À ce déchirement s’ajoute celui du fossé social qui sépare le patron de l’ouvrier, la bourgeoise de la concierge, parents et beaux-parents réunis par une fragile alliance amoureuse qui pousse les uns à emprunter maladroitement ses codes et ses petites manières à la bonne société, et les autres à tomber les masques d’une éducation polissée (à l’image de Chantal Lauby, parfaite en bobo délurée mettant allègrement les pieds dans le plat – de beignets de bacalhau bien sûr).
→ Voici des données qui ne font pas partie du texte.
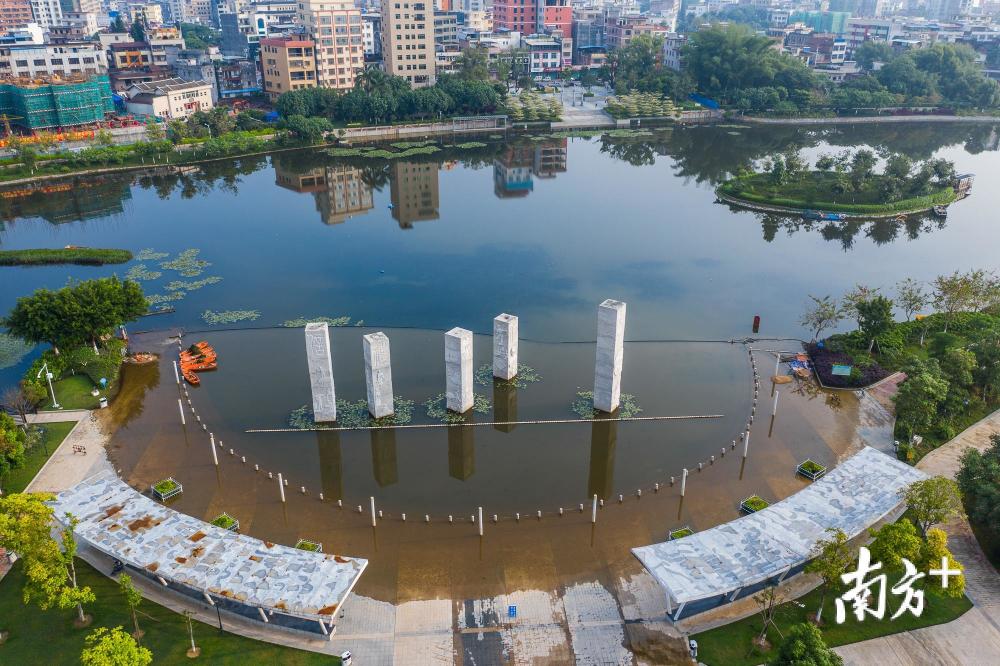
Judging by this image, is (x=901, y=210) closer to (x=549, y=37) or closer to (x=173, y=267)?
(x=173, y=267)

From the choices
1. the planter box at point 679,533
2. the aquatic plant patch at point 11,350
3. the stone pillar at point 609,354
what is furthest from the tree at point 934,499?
the aquatic plant patch at point 11,350

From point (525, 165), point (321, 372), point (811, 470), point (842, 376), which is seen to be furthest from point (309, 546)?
point (525, 165)

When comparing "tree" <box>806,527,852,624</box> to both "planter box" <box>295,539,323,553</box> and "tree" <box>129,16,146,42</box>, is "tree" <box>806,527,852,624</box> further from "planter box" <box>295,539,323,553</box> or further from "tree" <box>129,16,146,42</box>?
"tree" <box>129,16,146,42</box>

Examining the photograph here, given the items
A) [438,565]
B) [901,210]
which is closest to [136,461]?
[438,565]

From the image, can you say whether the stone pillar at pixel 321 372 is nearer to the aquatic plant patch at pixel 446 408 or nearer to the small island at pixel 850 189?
the aquatic plant patch at pixel 446 408

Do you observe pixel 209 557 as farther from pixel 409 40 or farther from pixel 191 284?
pixel 409 40
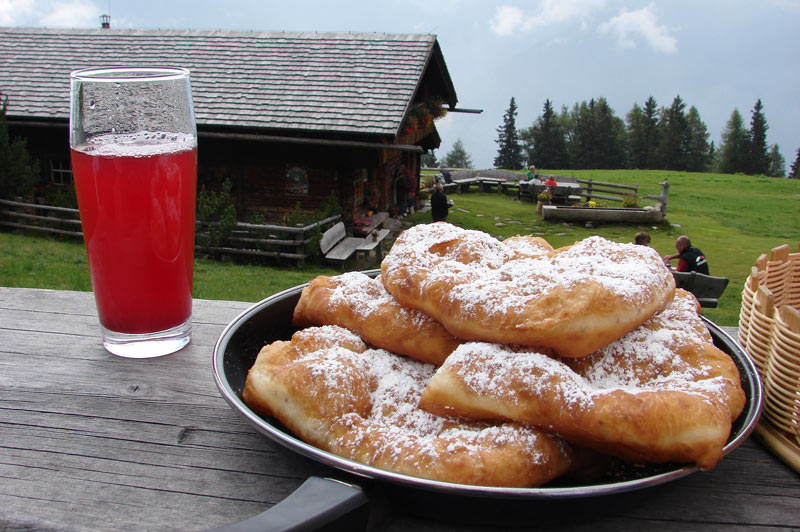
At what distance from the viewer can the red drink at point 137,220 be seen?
5.49 ft

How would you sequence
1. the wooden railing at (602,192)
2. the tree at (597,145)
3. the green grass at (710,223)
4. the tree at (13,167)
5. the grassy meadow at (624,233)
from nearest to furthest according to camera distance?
the grassy meadow at (624,233) → the tree at (13,167) → the green grass at (710,223) → the wooden railing at (602,192) → the tree at (597,145)

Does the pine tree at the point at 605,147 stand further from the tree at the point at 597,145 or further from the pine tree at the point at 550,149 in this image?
the pine tree at the point at 550,149

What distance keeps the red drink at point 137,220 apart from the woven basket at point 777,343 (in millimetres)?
1590

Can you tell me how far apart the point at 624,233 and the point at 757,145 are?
153 ft

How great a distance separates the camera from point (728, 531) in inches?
45.6

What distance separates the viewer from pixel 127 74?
5.86 feet

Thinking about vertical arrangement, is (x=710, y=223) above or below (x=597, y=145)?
below

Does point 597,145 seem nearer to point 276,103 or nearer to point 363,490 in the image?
point 276,103

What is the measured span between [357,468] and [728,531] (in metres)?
0.73

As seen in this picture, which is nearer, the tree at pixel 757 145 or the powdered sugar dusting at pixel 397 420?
the powdered sugar dusting at pixel 397 420

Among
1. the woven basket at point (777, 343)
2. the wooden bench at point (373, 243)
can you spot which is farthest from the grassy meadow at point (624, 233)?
the woven basket at point (777, 343)

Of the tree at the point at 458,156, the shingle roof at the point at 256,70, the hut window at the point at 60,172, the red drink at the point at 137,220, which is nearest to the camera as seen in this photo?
the red drink at the point at 137,220

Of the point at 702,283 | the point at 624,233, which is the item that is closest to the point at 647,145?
the point at 624,233

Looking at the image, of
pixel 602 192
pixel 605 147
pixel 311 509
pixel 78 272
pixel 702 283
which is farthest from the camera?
pixel 605 147
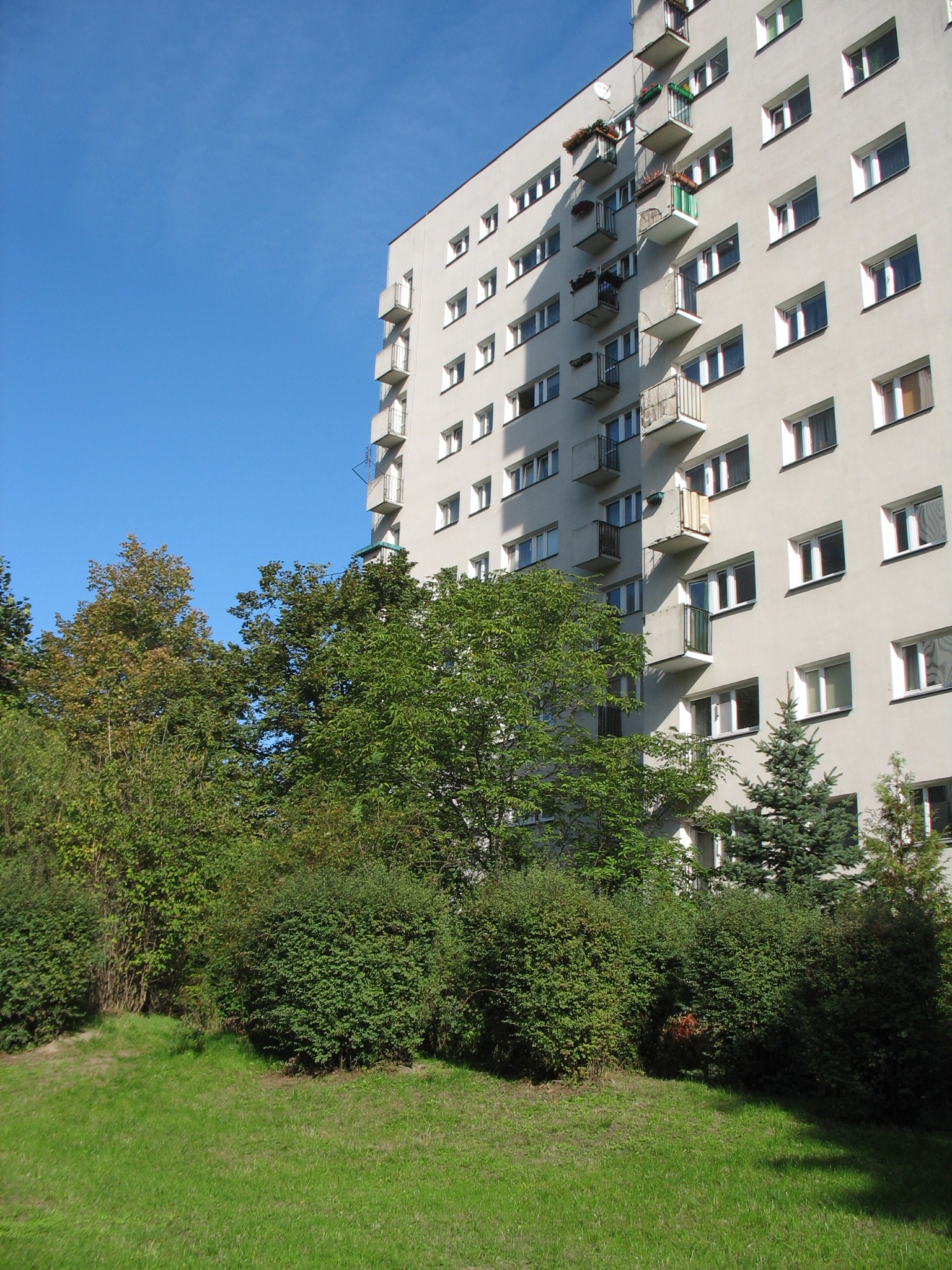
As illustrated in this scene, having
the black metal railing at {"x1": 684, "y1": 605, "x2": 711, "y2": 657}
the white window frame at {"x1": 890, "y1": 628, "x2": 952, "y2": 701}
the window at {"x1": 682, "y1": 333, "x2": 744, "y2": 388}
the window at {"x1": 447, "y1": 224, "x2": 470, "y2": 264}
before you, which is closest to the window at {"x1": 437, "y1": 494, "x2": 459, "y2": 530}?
the window at {"x1": 447, "y1": 224, "x2": 470, "y2": 264}

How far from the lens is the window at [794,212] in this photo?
90.8ft

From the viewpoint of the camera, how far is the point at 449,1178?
12.0 metres

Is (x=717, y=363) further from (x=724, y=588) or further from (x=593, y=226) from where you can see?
(x=593, y=226)

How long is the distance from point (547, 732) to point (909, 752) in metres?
7.67

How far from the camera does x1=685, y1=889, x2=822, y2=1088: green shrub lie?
49.2 feet

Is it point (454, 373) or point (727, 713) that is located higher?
point (454, 373)

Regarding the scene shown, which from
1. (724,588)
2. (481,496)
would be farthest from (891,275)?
(481,496)

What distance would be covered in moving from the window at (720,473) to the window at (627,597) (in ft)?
12.4

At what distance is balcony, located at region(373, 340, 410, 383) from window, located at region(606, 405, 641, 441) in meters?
14.1

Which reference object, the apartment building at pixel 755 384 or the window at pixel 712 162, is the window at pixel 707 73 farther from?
the window at pixel 712 162

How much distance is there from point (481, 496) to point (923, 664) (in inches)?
807

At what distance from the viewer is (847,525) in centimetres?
2412

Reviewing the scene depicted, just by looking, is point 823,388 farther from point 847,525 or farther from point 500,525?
point 500,525

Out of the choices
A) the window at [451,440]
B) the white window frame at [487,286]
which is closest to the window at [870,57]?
the white window frame at [487,286]
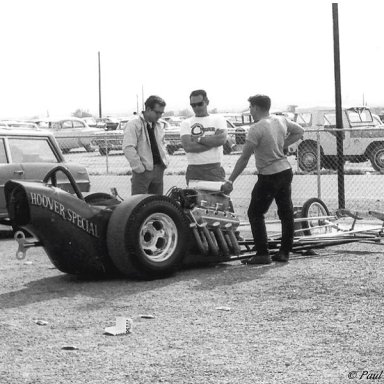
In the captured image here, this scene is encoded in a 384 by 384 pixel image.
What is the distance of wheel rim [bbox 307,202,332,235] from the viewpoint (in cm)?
1088

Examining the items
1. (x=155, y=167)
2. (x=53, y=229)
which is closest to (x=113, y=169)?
(x=155, y=167)

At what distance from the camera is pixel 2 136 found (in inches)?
505

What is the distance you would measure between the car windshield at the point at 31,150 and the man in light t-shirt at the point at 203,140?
11.3 feet

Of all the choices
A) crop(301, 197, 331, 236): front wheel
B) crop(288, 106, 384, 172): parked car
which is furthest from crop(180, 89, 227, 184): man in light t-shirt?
crop(288, 106, 384, 172): parked car

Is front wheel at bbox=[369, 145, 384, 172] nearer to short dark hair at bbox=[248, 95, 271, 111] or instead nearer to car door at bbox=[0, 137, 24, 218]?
car door at bbox=[0, 137, 24, 218]

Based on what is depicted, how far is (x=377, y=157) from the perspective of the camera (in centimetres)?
2462

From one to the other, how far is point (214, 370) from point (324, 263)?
A: 406 centimetres

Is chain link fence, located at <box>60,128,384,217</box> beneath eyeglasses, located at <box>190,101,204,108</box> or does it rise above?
beneath

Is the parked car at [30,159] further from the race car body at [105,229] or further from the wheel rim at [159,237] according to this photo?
the wheel rim at [159,237]

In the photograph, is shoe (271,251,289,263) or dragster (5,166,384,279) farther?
shoe (271,251,289,263)

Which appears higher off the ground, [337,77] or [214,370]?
[337,77]

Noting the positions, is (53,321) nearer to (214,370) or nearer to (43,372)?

À sa manière, « La Cage Dorée » est un pamphlet qui dénonce les hypocrisies d’une société dont les paliers, exacerbés en temps de crise, restent isolés les uns des autres par un ascenseur social en panne que le happy end ne masque que partiellement. Les scènes burlesques et les répliques cinglantes ne sont donc pas dénuées d’une portée engagée, fruit d’une réflexion mûre et sensible sur une problématique qui inquiète aujourd’hui la France, terre d’asile et de métissage.

Le scénario intelligent et savamment construit est porté par le jeu parfait des acteurs, qui foncent dans le stéréotype à pleins gaz quand il le faut (morue, football, crucifix, main de Fatima, accent chuintant... tout y est !), mais savent instiller de la subtilité par petites touches discrètes, quand ils n’explorent pas, comme les protagonistes, toute une palette d’expressions et de sentiments : Maria, pleine de grâce, est lumineuse, douce et chaleureuse comme une gorgée de porto, loin de la concierge farouche incarnée avec brio par Josiane Balasko dans « L’élégance du hérisson ».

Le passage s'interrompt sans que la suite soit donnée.